▶ _Extract_
The Judicial Supreme Court of Massachusetts explained the reason for the inclusion of lesser included offences when instructing the jury. The court explained that: “Our conclusion that the Commonwealth was entitled to a manslaughter instruction is fortified by the policy favoring instructing juries on lesser included offenses. The doctrine serves the public purpose of allowing the jury to convict of the offense established by the evidence, rather than forcing them to choose between convicting the defendant of an offense not fully established by the evidence or acquitting, even though the defendant is guilty of some offense.
” The Judicial Supreme Court of Massachusetts went to state that the result of the judge’s decision not to pur the option of involuntary manslaughter had the result of preventing the jury “considering a lesser degree of culpability for Woodward. ” Having determined that the judges decision was indeed an error the Supreme Court went on to add that the error: “…did not prejudice the Commonwealth's case against Woodward in the final analysis. ” The proof is in the jury’s verdict of second degree murder.

▶ _Exercise requirements_
**A.** Do these statements agree with the passage on the Woodward ruling? Answer each with yes or no and quote the words of the passage that decide it.
(i) The court concluded that the Commonwealth was entitled to a manslaughter instruction.
(ii) The court found that the error prejudiced the Commonwealth's case against Woodward.
(iii) The jury returned a verdict of first degree murder.
**B.** Extract the part of the passage on the Woodward ruling that begins at the words "The Judicial Supreme Court of Massachusetts explained" and stops after "of some offense.".
**C.** Continue the passage on the Massachusetts court's Woodward ruling from the point where it stops.

▶ _Information given_
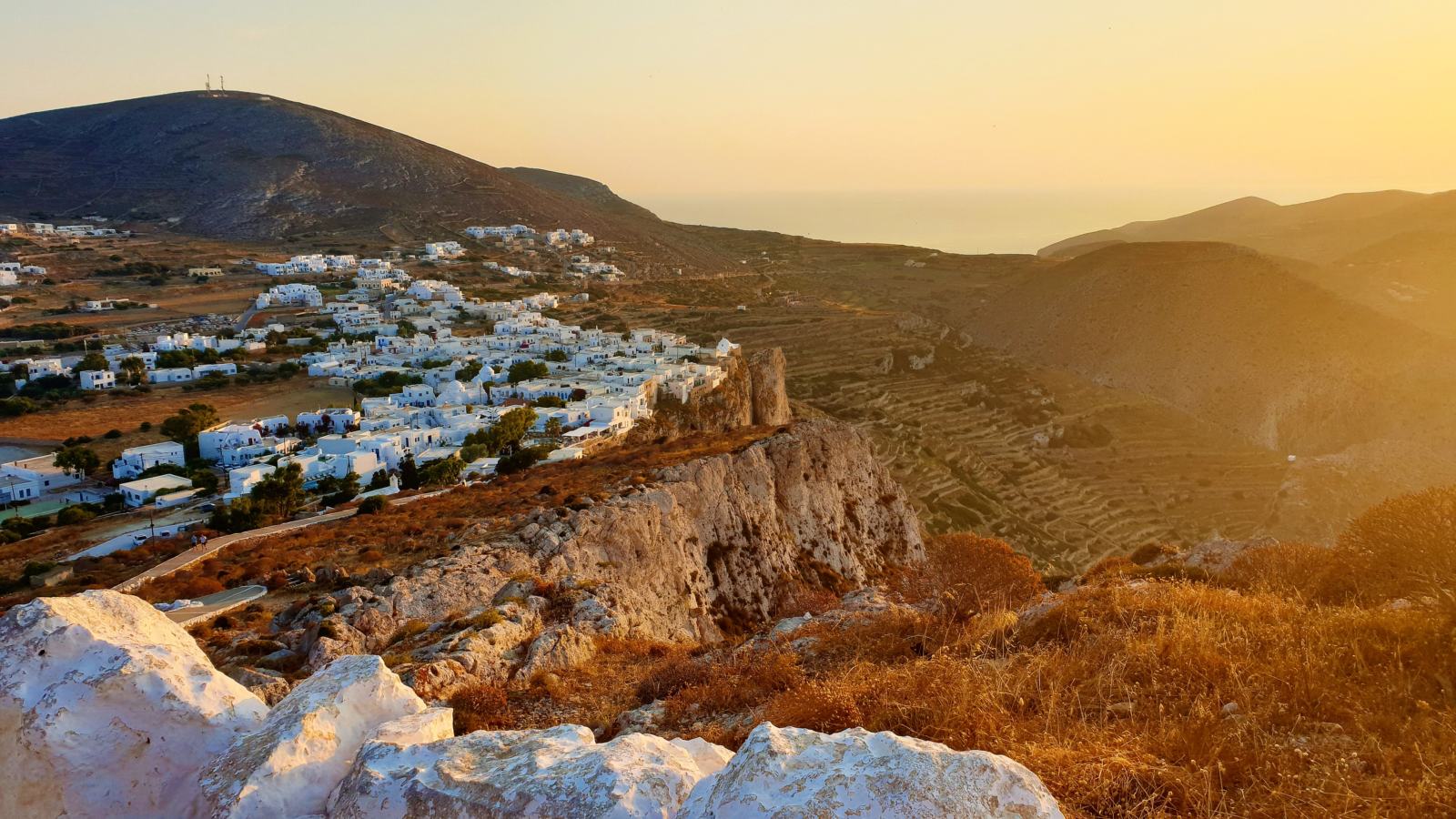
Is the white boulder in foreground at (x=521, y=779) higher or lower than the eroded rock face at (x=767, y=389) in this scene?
higher

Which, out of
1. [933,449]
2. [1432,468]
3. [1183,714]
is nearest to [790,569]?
[1183,714]

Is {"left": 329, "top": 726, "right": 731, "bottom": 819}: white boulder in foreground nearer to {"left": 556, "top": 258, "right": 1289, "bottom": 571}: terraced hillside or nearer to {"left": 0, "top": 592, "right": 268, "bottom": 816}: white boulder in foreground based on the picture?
{"left": 0, "top": 592, "right": 268, "bottom": 816}: white boulder in foreground

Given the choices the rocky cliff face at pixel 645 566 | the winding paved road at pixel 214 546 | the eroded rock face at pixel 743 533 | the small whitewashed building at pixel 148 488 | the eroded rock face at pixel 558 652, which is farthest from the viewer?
the small whitewashed building at pixel 148 488

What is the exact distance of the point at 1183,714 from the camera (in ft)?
14.6

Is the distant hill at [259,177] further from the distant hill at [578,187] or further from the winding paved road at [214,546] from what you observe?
the winding paved road at [214,546]

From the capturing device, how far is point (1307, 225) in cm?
10375

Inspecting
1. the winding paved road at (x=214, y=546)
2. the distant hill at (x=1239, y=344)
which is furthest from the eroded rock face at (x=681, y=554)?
the distant hill at (x=1239, y=344)

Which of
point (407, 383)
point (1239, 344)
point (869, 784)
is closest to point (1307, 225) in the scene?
point (1239, 344)

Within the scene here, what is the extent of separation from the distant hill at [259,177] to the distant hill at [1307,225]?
65.5m

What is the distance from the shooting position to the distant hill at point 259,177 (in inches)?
3435

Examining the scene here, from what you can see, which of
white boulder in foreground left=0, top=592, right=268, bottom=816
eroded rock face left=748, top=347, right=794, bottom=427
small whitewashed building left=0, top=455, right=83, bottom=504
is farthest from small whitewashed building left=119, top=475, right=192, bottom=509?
white boulder in foreground left=0, top=592, right=268, bottom=816

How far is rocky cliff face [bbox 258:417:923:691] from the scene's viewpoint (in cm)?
903

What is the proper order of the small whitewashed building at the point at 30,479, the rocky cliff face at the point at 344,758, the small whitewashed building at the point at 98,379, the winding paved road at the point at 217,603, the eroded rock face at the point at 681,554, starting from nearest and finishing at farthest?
1. the rocky cliff face at the point at 344,758
2. the eroded rock face at the point at 681,554
3. the winding paved road at the point at 217,603
4. the small whitewashed building at the point at 30,479
5. the small whitewashed building at the point at 98,379

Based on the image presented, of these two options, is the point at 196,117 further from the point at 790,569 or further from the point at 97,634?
the point at 97,634
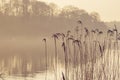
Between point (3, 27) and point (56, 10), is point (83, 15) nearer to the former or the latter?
point (56, 10)

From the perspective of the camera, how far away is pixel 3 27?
3083cm

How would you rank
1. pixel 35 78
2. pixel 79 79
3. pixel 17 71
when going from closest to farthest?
pixel 79 79 → pixel 35 78 → pixel 17 71

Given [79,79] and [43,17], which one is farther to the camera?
[43,17]

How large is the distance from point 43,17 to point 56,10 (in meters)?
3.01

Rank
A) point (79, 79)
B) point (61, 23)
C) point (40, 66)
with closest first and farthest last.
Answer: point (79, 79) → point (40, 66) → point (61, 23)

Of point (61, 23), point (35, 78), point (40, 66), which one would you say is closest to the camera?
point (35, 78)

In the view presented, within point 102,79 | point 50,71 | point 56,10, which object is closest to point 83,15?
point 56,10

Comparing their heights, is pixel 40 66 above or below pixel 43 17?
below

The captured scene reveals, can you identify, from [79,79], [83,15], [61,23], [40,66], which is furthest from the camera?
[61,23]

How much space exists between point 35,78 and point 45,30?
21836 millimetres

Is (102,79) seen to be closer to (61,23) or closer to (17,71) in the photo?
(17,71)

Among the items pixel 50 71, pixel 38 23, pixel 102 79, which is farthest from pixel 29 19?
pixel 102 79

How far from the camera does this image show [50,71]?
33.8 ft

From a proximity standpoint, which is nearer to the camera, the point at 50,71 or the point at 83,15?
the point at 50,71
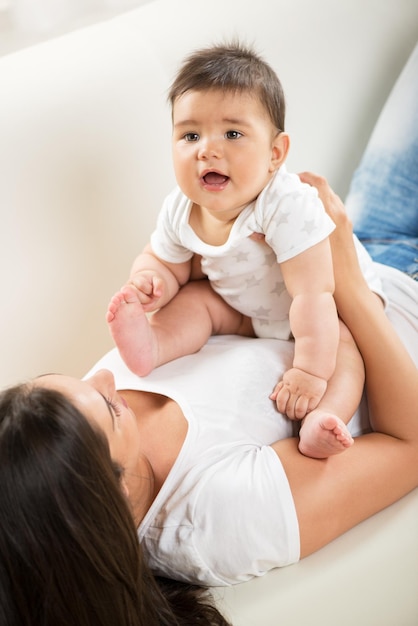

▶ _Results of the tasks_
**A.**
(i) Yes: "Our conclusion that the Commonwealth was entitled to a manslaughter instruction"
(ii) No: "did not prejudice the Commonwealth's case against Woodward in the final analysis"
(iii) No: "The proof is in the jury’s verdict of second degree murder."

**B.**
The Judicial Supreme Court of Massachusetts explained the reason for the inclusion of lesser included offences when instructing the jury. The court explained that: “Our conclusion that the Commonwealth was entitled to a manslaughter instruction is fortified by the policy favoring instructing juries on lesser included offenses. The doctrine serves the public purpose of allowing the jury to convict of the offense established by the evidence, rather than forcing them to choose between convicting the defendant of an offense not fully established by the evidence or acquitting, even though the defendant is guilty of some offense.

**C.**
Moreover, the court explained that even if the judge had allowed the prosecution’s request in respect of the inclusion of involuntary manslaugher and the jury convicted the defendant of second degrree murder the judge was at liberty to reject the second degree murder conviction and substitute it with an involuntary manslaughter conviction. The authority for this judicial power is provided for under the General Law of Massachusetts Rule 25(b)(2) which provides as follows:
“the judge may on a renewed motion for a directed verdict of not guilty pursuant to the Massachusetts Rules of Criminal Procedure set aside the verdict and order a new trial, or order the entry of a finding of guilty of any offense included in the offense charged in the indictment or complaint. " Citing other cases heard by the Commonwealth of Massachussets, the Judicial Supreme Corut explained that there are soung reasons for Rule 25. The primary purpose was to ensure “that the result in every criminal case is consonant with justice.
” Moreover, a previous decision rendered in Commonwealth v Brown, 376 Mass. 156 held that : “the responsibility may be exercised by the trial judge, even if the evidence warrants the jury’s verdict. ” It therefore follows that the judge’s job throughout the trial, from beginning to end is to ensure consitency and predictability in the criminal justice process. In this sense the judge’s job is pureley clinical. He or she precides over the trial ensuring that justice is dispensed according to law and according to the principles enshrined in concepts of natural justice.